§ **Document excerpt**
Jester Stealer: An Emerging Info Stealer

Cyble Research Labs have been actively monitoring various stealers, and recently we came across a malware sample which turned out to be Jester Stealer. Jester Stealer is an Info Stealer, which steals your sensitive information such as login credentials, cookies, credit card details, etc., and sends the exfiltrated data to Threat Actor (TA). Figure 1 shows one of the advertisements used by TAs.

Figure 1: Jester Stealer Advertisement

Jester Stealer surfaced the cybercrime forums in July 2021. Figure 2 shows the post made by TA on a Cybercrime forum.

Figure 2: Jester Stealer Post on a Cybercrime Forum

As per TA’s statement Jester Stealer the has following features:

⦁ Connection is encrypted using the AES-CBC-256 algorithm.

⦁ Servers can be located in the tor network.

⦁ All logs will be redirected to your telegram bot.

⦁ Swift log collection in memory without writing any data to disk.

Figure 3: Jester Stealer Features

During our investigations, we found that Jester Stealer has got seven updates and has attempted to increase its capability with every update. Apart from the features mentioned above, we found that the Stealer has an anti-sandbox and anti-VM feature. This stealer has the capability to exfiltrate data from various applications such as browsers, VPN clients, passwords managers, chat messengers, email clients, crypto wallets, and gaming software. The exfiltrated data goes as logs through TOR to Telegram Bot. In addition, if for some reason the log somehow did not reach the Telegram Bot, it would go to AnonFiles (anonymous file sharing platform).

§ **Prompt**
According to the Jester Stealer text, why would stolen data be sent to AnonFiles? Answer in one to three sentences. You won't need the lines that come next.

§ **Data provided**
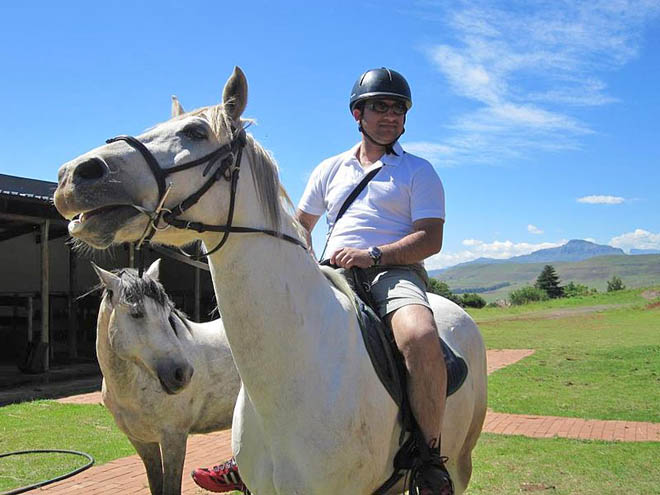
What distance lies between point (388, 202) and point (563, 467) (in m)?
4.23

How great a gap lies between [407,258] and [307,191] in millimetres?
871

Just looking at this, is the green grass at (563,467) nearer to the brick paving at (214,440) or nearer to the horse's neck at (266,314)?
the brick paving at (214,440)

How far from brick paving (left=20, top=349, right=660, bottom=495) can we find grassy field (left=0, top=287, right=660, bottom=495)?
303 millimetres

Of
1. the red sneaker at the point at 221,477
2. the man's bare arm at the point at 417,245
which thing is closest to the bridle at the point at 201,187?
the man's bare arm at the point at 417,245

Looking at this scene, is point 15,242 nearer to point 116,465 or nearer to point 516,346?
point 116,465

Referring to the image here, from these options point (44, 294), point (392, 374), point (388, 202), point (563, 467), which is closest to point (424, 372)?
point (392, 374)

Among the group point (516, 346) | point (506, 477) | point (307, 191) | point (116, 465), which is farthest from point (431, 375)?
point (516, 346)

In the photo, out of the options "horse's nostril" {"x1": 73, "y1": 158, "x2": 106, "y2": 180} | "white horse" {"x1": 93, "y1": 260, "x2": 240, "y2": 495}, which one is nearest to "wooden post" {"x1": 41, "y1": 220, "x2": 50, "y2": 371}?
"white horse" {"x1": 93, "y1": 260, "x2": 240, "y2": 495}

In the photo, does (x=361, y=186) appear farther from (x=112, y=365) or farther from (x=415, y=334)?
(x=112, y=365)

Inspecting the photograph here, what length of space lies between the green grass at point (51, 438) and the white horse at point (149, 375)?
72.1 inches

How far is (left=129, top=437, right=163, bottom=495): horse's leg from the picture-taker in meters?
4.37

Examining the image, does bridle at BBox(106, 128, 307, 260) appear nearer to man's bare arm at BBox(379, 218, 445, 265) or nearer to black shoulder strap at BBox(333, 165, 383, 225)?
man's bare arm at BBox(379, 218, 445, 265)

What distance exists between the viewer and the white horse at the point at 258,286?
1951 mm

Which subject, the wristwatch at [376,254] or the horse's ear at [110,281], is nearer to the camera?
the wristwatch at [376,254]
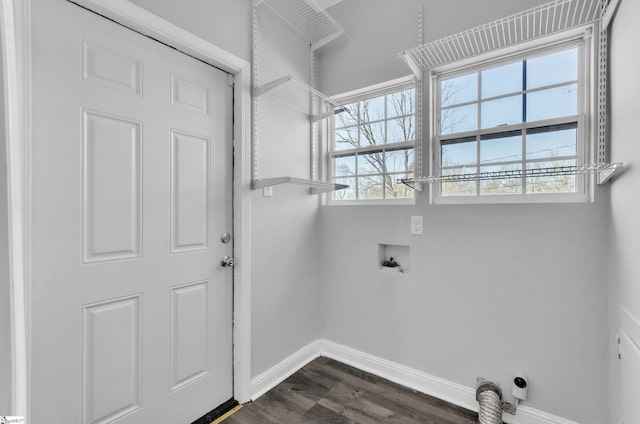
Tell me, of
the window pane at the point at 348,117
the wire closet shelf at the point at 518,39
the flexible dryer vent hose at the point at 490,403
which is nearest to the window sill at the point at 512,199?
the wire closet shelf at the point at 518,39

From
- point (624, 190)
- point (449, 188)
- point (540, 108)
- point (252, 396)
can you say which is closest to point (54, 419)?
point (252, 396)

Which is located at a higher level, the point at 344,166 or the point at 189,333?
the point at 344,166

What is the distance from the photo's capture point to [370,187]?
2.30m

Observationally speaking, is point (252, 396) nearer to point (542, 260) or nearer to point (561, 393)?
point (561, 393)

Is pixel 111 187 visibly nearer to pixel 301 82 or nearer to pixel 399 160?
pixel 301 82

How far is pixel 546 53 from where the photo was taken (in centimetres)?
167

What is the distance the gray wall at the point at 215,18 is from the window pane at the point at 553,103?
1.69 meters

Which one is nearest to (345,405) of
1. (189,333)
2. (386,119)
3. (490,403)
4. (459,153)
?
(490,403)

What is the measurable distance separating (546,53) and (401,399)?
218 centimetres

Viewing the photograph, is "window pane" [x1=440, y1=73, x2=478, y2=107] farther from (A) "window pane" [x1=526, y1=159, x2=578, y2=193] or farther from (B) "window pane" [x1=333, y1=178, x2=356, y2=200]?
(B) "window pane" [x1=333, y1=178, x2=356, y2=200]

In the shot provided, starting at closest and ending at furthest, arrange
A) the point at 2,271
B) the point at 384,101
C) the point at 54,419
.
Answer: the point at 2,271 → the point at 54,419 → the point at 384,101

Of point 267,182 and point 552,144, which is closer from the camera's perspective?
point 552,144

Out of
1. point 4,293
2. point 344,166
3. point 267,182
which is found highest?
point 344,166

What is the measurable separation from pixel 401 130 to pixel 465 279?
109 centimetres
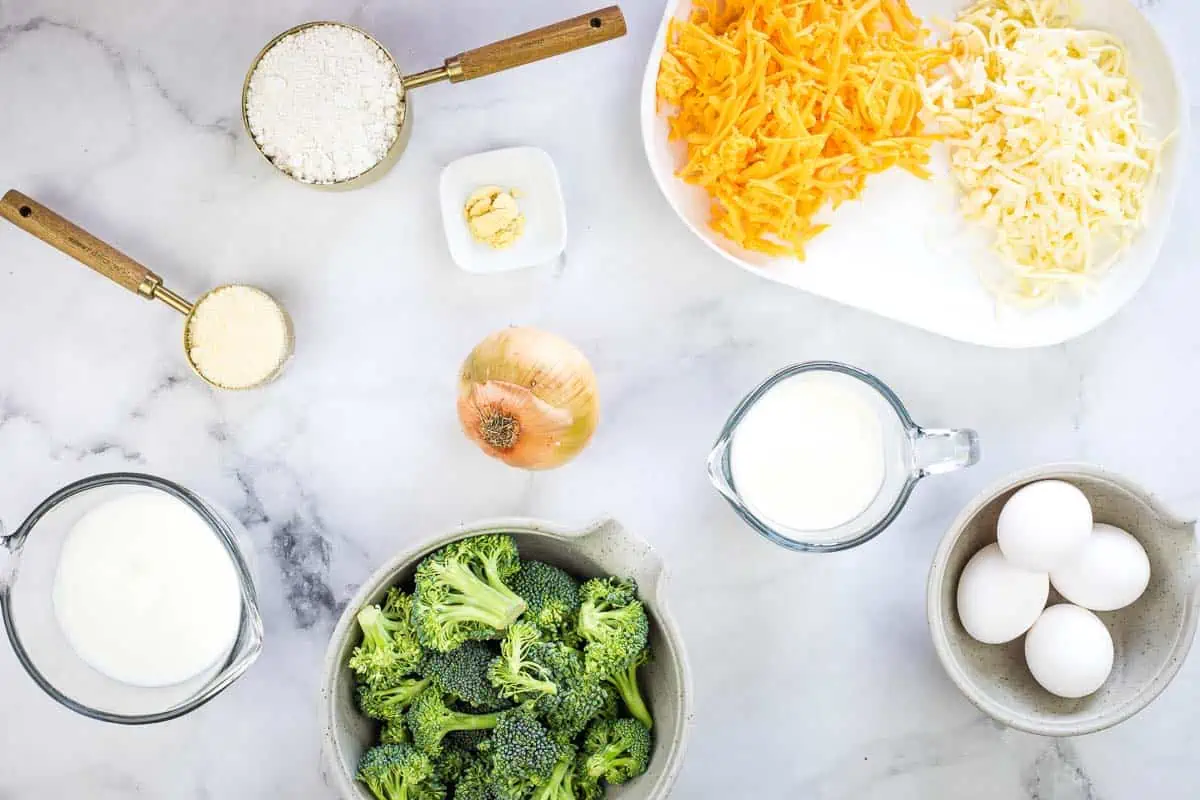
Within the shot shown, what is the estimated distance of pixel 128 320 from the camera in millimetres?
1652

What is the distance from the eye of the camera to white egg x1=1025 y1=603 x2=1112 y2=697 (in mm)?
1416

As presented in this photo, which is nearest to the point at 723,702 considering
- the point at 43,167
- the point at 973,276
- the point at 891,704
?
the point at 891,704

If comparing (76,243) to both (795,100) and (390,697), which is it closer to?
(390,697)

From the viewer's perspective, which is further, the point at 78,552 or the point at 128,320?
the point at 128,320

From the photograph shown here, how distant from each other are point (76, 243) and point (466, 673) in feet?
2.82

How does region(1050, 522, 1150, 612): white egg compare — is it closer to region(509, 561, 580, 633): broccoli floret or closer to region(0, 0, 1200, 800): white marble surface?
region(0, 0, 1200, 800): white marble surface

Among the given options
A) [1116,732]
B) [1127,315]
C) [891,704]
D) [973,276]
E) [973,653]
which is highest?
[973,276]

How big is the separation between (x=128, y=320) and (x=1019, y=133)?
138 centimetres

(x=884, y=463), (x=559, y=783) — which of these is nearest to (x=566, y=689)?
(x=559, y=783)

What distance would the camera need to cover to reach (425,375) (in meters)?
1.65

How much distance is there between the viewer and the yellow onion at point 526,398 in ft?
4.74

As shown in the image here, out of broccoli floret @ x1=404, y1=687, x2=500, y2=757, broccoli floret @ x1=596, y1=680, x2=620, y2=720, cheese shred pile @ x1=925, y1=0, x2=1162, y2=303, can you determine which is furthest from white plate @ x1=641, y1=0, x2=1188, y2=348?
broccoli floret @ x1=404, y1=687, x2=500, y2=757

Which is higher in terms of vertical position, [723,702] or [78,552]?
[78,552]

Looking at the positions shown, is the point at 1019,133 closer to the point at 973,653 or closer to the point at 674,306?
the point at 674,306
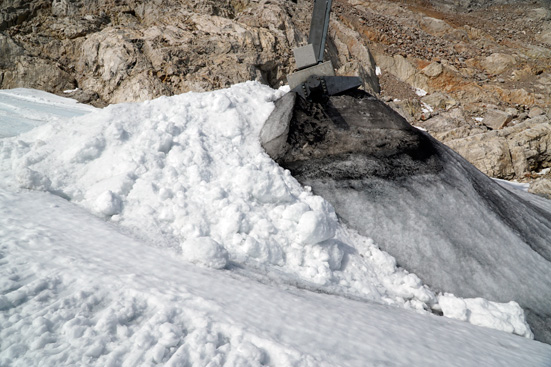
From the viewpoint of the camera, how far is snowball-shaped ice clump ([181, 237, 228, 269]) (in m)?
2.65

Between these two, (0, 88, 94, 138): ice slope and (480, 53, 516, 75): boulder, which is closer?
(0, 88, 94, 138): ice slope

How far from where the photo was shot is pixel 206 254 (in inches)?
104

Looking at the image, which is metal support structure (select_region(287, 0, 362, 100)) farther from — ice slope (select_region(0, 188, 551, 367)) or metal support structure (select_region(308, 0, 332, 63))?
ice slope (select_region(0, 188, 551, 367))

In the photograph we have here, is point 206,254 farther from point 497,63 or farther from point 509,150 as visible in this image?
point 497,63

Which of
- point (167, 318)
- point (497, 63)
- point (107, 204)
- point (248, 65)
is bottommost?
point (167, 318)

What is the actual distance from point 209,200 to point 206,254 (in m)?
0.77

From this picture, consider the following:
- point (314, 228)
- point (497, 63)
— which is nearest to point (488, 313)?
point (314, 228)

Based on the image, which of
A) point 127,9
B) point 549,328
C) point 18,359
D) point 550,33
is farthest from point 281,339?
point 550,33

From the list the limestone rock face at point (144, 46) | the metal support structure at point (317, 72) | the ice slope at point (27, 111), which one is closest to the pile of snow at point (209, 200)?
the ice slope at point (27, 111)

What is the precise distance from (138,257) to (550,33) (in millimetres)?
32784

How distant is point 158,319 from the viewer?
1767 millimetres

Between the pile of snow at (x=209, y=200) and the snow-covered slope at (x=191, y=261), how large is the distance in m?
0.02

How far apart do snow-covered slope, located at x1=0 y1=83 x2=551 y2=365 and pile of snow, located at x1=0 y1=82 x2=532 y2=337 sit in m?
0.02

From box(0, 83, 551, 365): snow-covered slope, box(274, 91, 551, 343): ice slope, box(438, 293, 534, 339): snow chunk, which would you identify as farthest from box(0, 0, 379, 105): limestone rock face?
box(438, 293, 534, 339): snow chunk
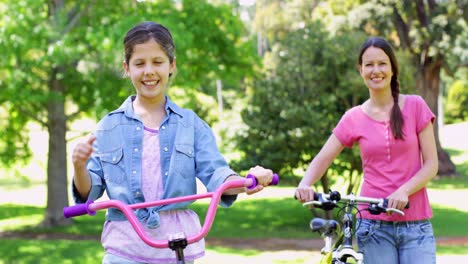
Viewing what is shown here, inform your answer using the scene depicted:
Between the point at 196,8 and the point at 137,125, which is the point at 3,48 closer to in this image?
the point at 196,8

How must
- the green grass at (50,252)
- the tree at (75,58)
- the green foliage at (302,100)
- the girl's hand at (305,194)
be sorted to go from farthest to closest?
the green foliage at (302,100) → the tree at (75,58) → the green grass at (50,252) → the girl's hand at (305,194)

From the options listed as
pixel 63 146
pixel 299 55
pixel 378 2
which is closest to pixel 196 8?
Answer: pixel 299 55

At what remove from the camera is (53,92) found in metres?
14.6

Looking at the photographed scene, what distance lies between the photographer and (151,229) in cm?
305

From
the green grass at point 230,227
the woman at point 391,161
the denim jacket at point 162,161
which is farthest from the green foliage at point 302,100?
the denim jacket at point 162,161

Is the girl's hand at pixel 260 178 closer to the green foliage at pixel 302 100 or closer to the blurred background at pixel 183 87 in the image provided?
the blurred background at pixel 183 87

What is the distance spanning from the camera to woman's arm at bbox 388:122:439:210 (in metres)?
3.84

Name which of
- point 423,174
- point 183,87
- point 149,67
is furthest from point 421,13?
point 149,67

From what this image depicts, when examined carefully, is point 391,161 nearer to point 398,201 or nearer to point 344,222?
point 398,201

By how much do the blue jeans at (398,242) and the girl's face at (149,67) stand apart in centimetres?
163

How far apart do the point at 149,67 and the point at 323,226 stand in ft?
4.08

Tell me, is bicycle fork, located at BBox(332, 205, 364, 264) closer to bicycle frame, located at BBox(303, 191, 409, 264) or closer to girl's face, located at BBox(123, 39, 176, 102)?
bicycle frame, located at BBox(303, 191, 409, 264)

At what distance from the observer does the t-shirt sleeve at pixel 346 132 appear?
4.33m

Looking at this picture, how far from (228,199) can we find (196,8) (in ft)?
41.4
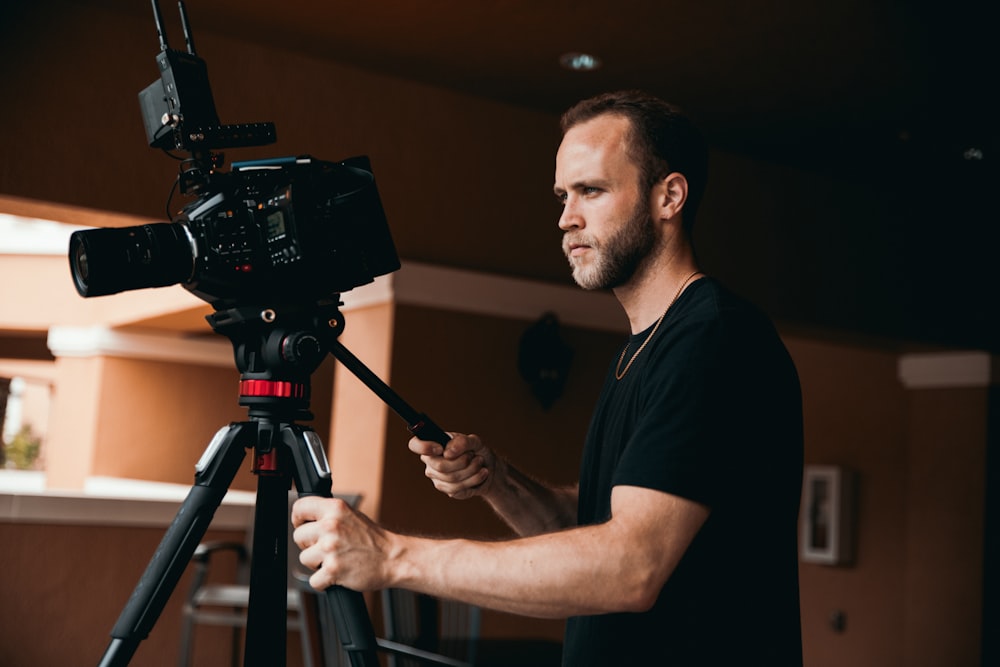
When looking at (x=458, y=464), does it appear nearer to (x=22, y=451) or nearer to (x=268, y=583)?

§ **Output for this task**
The stealer normally sends exfiltrated data as logs through TOR to a Telegram Bot. If a log does not reach the Telegram Bot for some reason, it goes to AnonFiles, an anonymous file sharing platform, instead.